Unrealistically I wished he’d just keep making those gorgeous Super
8* films because I dug them so much. – so fast, so slow, so lyrical:
they were epiphanies, not mere novelties.
And Brereton could live it up! I know, I lived with him for a while in
the early 1980s on a rooftop flat above Bondi Beach: the action was drugs,
sex, bongo jams, roller skating and art making: the ultimate you-hadda-be-there,
that seems more fun as the years go by.
Kurt could also pun like a crazy man. Another reason we got on so well.

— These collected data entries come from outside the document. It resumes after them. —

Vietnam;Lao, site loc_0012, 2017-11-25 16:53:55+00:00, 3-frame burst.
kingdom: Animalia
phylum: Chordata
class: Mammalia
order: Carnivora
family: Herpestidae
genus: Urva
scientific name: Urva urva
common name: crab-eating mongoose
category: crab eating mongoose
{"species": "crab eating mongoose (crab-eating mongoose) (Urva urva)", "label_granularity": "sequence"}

Puns happen where meaning and laughter blend. He could pun like a kid
with a mouth full of Mars Bars. Or “Picnics” which became
prickstrips, titlicks, nipsicks, gripwicks, slipthicks, liptricks and
so on.
Now of course bloody Time has given us all a bit of a hiding. The wild
bad boys are now as domestic as slippers. Kurt’s now got a couple
of ankle biters down at Bulli Beach north of Wollongong. And we’re
both starting to look like old potatoes. (2)
Desire
as Production.
This show gives you an idea of the criss-cross energies, I’ve been
talking about – punning across materials and mediums: paintings,
drawings, collages, animations and audios put in the mix.
This exhibition dissolves what is worldly about him into the frizzed resonance
bars of Messiaen – and the Lyre birds of Mt Kiera – and then
all this transcendental metaphysics comes crashing back to earth with
the sampled sounds of chainsaws.
So: cosmic perspectives and self-deflating colloquial responses, laughter
mixed with awe, and lots of great work to look at.
So without standing in the light of the exhibition, let me here formally
light the blue paper, pop the corks, wish the bride and groom –
and all who sail in her – the very best.